• _Set tasks_
A: According to the indemnification letter, what new name will ABA Utah take once the Reverse Merger is complete?
B: Return the portion of the indemnification letter starting at "ABA Utah will" and ending at "stock purchase warrant.".
### Source excerpt ###
Current Officer, Directors and Shareholders

Souvall-Page and Company, Inc. and Souvall-

Page and Company, Inc.

RE:

Indemnification Agreement

Gentlemen:

This letter ("Letter") confirms our agreement to indemnify the current officers, directors and shareholders of Souvall-Page & Company, Inc., a Utah corporation ("ABA Utah"), and ABA Utah.  This letter is being delivered in reference to the following:

1.

American Basketball Association, Inc., an Indiana Corporation ("ABA Indiana"), proposes to merge with ABA Acquisition Corp. an Indiana corporation, recently formed as a wholly-owned subsidiary of ABA Utah (the "Reverse Merger").

2.

On completion of the Reverse Merger

·

ABA Indiana will be the surviving entity

·

ABA Indiana will be wholly owned by ABA Utah, a corporation, whose shares are listed for trading on the Nasdaq Over-the-Counter Bulletin Board

·

ABA Utah will change its name to "American Basketball Association, Inc."

·

The shareholders of ABA Utah, including the undersigned, will control ABA Utah, and

·

The undersigned, who are officers and directors of ABA Indiana, will become officers and directors of ABA Utah.

3.

ABA Indiana is currently endeavoring to sell 2,000,000 Units, at $1.20 per Unit, through a Stock Purchase Agreement (the "SPA"), for which Capital Growth Financial LLC ("CGF") is acting as placement agent.  Each Unit consists of two shares of common stock and a redeemable stock purchase warrant.  

We, Joseph F. Newman ("Newman" and Richard P. Tinkham, Jr. ("Newman") (collectively "Indemnitors"), are controlling shareholders, directors and officers of ABA.  In order to induce, the current officers, directors and shareholders of ABA Utah and ABA Utah to complete the transactions contemplated in the Reverse Merger, we have agreed to provide the indemnification set forth herein.  We have a material interest in the transactions contemplated in the Offering.
### Supplied material ###
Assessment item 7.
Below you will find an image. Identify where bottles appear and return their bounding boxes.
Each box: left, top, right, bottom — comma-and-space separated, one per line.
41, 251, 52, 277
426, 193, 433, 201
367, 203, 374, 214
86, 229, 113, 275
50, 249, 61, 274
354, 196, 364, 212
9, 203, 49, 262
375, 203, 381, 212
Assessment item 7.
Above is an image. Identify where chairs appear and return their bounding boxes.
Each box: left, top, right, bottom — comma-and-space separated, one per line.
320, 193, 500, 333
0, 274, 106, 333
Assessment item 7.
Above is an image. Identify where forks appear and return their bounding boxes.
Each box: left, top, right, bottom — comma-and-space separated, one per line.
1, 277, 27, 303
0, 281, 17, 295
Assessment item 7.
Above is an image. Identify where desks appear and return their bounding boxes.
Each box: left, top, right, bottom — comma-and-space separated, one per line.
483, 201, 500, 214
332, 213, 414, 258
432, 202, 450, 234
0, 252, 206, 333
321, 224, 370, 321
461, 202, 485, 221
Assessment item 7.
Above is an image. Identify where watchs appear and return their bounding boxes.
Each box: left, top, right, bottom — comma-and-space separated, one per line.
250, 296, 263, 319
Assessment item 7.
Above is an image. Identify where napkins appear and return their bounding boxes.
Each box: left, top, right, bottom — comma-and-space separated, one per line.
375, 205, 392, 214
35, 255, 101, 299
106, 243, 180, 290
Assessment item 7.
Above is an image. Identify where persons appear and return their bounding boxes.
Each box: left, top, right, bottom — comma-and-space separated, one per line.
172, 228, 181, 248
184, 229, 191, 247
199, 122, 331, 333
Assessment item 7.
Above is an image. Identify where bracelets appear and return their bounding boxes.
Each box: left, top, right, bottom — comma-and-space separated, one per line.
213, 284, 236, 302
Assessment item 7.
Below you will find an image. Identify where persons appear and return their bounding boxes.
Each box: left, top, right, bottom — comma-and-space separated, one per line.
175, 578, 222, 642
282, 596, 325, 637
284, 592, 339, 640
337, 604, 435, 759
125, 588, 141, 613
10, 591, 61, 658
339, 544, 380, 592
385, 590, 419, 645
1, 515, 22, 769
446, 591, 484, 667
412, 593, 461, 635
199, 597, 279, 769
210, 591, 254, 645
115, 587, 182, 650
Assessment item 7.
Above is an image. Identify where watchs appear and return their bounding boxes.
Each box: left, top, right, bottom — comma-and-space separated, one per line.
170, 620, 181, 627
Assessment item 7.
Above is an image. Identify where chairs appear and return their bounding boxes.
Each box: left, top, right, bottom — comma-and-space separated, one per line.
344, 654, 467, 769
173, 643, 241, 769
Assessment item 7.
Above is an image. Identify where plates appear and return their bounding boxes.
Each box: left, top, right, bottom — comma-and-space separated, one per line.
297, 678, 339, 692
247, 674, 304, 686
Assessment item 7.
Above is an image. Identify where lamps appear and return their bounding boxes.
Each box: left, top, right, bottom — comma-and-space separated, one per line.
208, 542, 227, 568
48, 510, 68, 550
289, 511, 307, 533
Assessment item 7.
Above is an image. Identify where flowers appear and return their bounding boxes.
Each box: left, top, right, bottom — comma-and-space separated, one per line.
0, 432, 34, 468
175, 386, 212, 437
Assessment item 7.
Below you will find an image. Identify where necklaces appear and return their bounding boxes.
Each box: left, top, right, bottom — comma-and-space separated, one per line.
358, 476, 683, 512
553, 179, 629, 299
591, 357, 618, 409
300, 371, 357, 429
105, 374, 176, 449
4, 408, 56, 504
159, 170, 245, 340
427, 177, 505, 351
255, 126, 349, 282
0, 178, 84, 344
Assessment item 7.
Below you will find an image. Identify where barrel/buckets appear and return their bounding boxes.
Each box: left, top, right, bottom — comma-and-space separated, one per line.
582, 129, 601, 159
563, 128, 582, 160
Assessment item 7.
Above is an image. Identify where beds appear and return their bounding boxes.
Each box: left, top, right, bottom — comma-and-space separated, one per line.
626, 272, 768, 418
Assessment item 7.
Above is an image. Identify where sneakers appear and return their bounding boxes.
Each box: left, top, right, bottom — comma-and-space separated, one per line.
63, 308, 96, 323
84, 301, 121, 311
###
• _Results for each task_
A: "American Basketball Association, Inc."

B:
ABA Utah will change its name to "American Basketball Association, Inc."

·

The shareholders of ABA Utah, including the undersigned, will control ABA Utah, and

·

The undersigned, who are officers and directors of ABA Indiana, will become officers and directors of ABA Utah.

3.

ABA Indiana is currently endeavoring to sell 2,000,000 Units, at $1.20 per Unit, through a Stock Purchase Agreement (the "SPA"), for which Capital Growth Financial LLC ("CGF") is acting as placement agent.  Each Unit consists of two shares of common stock and a redeemable stock purchase warrant.